- [What this exercise asks]:
1) Translate this sentence from the Vernon Township passage into Spanish: "The stream of Lewis Branch runs through this township."
2) Write the next part of the Vernon Township passage, beginning after its final sentence.

- Location in Jackson County
- Coordinates: 38°48′47″N 85°50′40″W﻿ / ﻿38.81306°N 85.84444°W
- Country: United States
- State: Indiana
- County: Jackson

Government
- • Type: Indiana township

Area
- • Total: 43.07 sq mi (111.6 km^{2})
- • Land: 43.03 sq mi (111.4 km^{2})
- • Water: 0.04 sq mi (0.10 km^{2}) 0.09%
- Elevation: 528 ft (161 m)

Population (2020)
- • Total: 3,402
- • Density: 79.06/sq mi (30.53/km^{2})
- GNIS feature ID: 0453956

= Vernon Township, Jackson County, Indiana =

Vernon Township is one of twelve townships in Jackson County, Indiana, United States. As of the 2020 census, its population was 3,402 and it contained 1,442 housing units.

Historical population
| Census | Pop. | Note | %± |
| 1890 | 2,099 |  | — |
| 1900 | 2,268 |  | 8.1% |
| 1910 | 2,358 |  | 4.0% |
| 1920 | 2,237 |  | −5.1% |
| 1930 | 1,894 |  | −15.3% |
| 1940 | 2,244 |  | 18.5% |
| 1950 | 2,524 |  | 12.5% |
| 1960 | 2,730 |  | 8.2% |
| 1970 | 3,213 |  | 17.7% |
| 1980 | 3,613 |  | 12.4% |
| 1990 | 3,512 |  | −2.8% |
| 2000 | 3,456 |  | −1.6% |
| 2010 | 3,419 |  | −1.1% |
| 2020 | 3,402 |  | −0.5% |
Source: US Decennial Census

==Geography==
According to the 2010 census, the township has a total area of 43.07 sqmi, of which 43.03 sqmi (or 99.91%) is land and 0.04 sqmi (or 0.09%) is water. The stream of Lewis Branch runs through this township.

- [Data for review]:

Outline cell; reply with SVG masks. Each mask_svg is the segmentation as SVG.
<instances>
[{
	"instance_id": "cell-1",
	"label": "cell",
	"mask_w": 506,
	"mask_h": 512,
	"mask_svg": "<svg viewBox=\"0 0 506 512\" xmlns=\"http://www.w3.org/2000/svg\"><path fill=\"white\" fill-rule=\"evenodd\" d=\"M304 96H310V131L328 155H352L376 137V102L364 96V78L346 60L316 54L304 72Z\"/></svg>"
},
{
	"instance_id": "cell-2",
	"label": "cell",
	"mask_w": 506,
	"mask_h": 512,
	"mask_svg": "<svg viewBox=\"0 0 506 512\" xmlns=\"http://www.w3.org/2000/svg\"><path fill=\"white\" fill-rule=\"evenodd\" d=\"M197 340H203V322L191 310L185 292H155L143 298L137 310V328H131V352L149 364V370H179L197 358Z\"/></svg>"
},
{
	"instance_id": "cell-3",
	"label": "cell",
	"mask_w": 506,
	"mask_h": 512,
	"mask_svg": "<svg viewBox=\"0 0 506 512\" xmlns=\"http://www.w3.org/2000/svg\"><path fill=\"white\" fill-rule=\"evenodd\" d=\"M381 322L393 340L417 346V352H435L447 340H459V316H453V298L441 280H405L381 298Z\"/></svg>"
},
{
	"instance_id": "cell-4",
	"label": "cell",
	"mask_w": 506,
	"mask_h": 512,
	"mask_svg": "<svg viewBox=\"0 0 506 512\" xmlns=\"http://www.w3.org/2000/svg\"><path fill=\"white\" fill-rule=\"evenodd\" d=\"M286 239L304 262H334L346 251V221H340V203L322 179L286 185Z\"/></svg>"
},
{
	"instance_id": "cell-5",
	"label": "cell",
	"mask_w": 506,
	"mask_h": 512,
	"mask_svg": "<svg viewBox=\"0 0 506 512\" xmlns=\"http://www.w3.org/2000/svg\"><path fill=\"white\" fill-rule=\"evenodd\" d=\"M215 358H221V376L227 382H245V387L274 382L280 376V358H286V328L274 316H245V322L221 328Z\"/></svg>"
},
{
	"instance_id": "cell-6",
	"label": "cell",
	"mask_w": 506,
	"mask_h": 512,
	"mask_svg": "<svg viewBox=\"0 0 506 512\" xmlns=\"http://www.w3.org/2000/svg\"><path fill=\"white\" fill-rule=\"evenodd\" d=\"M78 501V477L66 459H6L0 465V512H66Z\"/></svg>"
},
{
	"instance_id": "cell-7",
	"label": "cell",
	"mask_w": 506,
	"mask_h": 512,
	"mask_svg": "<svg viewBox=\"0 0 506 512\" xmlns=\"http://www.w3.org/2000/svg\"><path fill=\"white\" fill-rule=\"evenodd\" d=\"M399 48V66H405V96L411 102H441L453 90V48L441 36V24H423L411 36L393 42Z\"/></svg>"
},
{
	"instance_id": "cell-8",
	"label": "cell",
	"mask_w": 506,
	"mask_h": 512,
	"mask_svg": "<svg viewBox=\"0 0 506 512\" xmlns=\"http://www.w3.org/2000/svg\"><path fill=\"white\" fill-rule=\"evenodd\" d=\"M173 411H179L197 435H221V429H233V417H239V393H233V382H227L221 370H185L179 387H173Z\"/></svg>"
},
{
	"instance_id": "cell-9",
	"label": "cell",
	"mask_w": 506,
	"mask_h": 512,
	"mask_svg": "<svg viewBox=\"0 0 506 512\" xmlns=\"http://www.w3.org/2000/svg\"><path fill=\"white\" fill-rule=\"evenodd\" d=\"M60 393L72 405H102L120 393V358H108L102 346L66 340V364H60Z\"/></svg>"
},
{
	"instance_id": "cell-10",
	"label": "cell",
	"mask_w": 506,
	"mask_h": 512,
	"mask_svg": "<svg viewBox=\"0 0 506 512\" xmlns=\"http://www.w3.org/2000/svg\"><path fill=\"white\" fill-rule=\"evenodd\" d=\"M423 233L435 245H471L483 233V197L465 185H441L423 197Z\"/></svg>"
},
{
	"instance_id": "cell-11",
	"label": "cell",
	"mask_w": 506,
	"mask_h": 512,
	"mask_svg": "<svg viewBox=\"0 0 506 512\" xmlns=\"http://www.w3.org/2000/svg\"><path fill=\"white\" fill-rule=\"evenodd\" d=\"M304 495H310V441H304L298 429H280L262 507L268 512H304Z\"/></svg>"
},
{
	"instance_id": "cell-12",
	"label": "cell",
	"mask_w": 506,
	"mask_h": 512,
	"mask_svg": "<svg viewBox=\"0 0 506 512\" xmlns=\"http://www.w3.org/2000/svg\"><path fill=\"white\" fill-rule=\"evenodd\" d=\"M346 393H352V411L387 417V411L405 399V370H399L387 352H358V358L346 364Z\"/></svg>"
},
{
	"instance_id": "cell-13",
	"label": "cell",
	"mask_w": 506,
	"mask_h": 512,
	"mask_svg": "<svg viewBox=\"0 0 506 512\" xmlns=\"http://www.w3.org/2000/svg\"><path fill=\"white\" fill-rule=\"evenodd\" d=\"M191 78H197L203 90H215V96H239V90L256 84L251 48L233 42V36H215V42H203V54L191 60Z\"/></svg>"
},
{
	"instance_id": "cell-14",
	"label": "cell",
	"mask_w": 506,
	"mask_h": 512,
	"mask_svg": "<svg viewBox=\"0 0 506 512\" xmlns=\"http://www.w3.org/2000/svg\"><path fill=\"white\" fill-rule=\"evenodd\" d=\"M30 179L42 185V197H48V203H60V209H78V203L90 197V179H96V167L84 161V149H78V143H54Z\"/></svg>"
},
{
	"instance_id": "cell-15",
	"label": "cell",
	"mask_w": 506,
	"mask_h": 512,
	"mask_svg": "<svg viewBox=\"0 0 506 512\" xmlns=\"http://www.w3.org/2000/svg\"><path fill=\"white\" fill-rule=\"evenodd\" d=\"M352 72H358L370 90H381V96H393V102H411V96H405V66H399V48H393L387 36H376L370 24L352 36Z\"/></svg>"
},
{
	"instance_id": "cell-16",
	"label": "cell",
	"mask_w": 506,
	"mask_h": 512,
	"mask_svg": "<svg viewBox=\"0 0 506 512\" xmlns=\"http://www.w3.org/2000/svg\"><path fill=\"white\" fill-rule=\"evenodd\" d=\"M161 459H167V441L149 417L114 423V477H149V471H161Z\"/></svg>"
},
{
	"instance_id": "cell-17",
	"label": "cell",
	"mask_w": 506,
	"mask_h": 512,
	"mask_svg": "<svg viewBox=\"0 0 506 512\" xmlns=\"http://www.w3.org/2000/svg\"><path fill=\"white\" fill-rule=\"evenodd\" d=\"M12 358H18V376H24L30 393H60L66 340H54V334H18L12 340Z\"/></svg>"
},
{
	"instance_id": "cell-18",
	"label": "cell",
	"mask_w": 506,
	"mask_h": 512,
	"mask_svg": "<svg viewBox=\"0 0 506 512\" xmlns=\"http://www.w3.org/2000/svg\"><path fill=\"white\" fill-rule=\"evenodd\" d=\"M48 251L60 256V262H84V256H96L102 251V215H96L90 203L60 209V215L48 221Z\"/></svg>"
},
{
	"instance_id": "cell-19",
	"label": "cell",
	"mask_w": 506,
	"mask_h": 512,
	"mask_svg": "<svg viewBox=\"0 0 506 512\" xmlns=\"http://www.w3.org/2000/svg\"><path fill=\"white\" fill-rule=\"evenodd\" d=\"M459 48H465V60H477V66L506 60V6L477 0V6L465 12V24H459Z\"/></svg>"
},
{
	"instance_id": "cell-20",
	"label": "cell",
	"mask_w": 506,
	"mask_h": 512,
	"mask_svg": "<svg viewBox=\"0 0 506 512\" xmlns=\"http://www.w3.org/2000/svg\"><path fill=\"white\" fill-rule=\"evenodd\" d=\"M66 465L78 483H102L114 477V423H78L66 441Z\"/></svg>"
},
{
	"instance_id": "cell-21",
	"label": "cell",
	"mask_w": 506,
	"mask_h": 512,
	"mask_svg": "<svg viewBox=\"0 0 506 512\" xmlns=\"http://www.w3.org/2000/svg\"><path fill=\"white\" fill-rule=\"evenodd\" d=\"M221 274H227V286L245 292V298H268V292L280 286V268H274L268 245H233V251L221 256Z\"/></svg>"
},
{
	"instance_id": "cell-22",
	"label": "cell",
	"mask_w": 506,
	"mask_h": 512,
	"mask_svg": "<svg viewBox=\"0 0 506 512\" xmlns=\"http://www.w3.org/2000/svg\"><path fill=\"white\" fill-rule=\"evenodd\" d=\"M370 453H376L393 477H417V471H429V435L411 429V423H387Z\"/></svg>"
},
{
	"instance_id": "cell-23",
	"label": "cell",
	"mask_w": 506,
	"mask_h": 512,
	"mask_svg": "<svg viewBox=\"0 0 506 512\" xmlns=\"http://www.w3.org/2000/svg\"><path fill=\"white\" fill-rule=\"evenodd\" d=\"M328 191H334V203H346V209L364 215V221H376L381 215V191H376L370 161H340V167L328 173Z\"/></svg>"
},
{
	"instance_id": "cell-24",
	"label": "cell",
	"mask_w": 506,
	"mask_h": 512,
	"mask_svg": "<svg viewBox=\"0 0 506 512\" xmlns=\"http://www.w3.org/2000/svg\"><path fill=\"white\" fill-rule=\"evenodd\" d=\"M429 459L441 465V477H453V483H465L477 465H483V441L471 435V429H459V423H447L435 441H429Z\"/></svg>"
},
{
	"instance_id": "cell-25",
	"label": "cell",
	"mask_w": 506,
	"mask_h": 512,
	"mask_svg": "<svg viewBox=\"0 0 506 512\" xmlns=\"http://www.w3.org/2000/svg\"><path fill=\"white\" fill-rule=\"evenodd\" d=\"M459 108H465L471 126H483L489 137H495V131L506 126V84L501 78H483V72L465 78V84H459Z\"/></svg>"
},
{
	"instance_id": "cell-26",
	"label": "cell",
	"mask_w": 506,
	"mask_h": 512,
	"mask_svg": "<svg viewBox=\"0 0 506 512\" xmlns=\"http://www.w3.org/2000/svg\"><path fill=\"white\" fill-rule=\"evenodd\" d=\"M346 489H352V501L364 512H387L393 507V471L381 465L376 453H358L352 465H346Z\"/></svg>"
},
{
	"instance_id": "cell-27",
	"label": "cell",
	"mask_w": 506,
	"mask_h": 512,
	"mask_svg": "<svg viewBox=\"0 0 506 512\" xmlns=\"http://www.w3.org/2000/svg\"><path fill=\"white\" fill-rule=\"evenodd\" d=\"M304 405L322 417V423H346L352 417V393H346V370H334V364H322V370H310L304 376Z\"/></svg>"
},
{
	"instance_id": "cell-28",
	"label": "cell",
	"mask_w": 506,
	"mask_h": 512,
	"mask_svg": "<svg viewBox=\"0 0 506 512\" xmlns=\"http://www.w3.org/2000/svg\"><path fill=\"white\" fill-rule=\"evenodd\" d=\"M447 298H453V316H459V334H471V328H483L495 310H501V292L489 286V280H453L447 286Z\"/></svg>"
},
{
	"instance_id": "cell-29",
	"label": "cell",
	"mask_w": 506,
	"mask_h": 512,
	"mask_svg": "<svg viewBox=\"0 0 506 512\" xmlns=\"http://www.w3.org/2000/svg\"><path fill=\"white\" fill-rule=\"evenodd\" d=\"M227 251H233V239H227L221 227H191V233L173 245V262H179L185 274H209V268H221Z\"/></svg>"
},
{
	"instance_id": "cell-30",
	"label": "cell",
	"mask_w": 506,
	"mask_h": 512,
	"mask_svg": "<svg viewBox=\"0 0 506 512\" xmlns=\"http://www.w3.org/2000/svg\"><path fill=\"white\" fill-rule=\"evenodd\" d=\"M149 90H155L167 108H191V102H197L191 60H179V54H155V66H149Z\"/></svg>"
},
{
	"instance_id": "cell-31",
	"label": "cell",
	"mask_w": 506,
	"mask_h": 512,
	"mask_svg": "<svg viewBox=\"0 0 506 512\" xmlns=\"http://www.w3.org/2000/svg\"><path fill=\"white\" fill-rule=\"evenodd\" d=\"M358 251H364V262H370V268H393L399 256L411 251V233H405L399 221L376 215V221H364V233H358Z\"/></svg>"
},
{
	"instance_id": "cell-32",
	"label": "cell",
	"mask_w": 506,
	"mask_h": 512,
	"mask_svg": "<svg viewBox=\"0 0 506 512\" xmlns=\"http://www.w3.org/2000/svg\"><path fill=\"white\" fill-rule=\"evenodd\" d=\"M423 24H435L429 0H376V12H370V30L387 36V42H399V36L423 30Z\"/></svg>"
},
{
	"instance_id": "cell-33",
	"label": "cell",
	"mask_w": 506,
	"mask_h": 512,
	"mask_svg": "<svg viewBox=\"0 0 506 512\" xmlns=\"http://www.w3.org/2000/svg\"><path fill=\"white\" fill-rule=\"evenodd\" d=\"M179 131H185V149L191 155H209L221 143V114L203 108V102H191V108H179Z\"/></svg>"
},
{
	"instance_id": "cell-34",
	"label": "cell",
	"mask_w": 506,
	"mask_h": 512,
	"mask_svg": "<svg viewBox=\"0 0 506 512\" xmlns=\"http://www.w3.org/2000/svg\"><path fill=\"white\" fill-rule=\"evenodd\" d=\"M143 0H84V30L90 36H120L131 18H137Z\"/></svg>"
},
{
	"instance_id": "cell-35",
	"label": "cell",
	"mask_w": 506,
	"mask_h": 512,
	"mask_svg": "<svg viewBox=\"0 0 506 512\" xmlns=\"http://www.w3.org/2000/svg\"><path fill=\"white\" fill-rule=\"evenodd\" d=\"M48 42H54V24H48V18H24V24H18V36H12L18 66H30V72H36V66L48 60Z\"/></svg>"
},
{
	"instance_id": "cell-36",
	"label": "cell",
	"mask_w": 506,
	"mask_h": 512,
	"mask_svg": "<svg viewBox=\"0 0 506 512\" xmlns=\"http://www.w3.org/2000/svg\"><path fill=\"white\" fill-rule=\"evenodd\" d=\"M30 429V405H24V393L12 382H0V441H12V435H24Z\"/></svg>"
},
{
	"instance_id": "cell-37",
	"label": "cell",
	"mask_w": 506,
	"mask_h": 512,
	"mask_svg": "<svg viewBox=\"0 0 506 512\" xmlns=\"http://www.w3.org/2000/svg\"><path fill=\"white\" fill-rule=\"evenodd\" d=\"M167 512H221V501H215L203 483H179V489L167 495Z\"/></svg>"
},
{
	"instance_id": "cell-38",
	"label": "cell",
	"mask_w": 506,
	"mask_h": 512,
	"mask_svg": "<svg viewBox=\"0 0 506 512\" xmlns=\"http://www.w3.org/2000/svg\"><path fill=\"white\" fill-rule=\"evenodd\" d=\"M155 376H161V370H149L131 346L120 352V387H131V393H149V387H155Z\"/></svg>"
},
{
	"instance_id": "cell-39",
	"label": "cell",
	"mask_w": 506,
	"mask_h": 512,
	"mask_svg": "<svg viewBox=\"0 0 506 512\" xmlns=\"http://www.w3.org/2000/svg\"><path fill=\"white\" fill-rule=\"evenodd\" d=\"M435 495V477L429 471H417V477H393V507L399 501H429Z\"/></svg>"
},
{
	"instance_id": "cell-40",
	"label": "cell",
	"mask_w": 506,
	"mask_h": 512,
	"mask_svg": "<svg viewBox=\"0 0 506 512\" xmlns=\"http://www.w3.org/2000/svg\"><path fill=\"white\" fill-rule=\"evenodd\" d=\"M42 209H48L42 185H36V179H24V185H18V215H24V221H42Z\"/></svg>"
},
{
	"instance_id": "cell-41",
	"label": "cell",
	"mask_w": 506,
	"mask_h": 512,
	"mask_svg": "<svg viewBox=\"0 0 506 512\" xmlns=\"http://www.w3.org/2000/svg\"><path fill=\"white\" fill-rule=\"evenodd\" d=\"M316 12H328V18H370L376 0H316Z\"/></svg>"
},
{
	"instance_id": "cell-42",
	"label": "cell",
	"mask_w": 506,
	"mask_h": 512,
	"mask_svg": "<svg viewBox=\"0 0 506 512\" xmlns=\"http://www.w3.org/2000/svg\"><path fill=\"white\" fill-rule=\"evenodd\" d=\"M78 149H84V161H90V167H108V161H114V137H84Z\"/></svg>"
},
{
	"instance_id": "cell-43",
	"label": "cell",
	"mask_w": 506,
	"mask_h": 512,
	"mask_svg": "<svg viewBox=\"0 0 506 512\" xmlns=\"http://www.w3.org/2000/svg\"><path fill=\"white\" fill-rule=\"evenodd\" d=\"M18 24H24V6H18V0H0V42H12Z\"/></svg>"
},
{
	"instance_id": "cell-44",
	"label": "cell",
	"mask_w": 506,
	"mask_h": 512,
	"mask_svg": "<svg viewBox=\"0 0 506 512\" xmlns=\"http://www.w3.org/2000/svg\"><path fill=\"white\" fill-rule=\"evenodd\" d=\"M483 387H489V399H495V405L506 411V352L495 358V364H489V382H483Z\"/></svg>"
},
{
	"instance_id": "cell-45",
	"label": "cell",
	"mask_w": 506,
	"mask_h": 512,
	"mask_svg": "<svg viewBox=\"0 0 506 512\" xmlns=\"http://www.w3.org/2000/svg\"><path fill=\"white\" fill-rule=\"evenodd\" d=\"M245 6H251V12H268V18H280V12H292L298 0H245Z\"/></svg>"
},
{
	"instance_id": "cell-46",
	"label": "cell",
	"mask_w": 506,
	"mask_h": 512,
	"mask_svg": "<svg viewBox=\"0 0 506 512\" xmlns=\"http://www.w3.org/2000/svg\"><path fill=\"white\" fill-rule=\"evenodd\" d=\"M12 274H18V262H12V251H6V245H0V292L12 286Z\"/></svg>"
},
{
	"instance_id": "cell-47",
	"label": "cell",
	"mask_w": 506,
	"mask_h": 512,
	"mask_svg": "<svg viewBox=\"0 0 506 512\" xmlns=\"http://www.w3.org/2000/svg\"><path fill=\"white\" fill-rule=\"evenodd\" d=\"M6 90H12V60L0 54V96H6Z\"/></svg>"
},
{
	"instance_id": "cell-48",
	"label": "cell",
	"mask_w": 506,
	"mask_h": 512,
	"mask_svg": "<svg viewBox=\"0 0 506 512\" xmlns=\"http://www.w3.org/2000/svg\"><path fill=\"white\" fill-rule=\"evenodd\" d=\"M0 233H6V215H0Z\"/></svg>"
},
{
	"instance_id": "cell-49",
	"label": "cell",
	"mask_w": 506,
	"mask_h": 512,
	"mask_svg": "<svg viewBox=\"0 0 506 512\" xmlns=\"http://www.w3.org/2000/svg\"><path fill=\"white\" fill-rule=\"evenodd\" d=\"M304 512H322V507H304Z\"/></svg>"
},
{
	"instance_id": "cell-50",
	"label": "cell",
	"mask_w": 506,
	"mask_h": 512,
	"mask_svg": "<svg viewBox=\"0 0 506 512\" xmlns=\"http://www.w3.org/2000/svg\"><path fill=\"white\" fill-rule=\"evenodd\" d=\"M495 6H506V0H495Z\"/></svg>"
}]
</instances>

- [Outputs in order]:
1) El arroyo Lewis Branch atraviesa este municipio.

2)
===Cities and towns===
- Crothersville

===Unincorporated towns===
- Retreat
- Uniontown

===Extinct towns===
- Langoons
- Newry

===Adjacent townships===
- Marion Township, Jennings County (northeast)
- Spencer Township, Jennings County (northeast)
- Jennings Township, Scott County (southeast)
- Finley Township, Scott County (south)
- Gibson Township, Washington County (southwest)
- Grassy Fork Township (west)
- Washington Township (northwest)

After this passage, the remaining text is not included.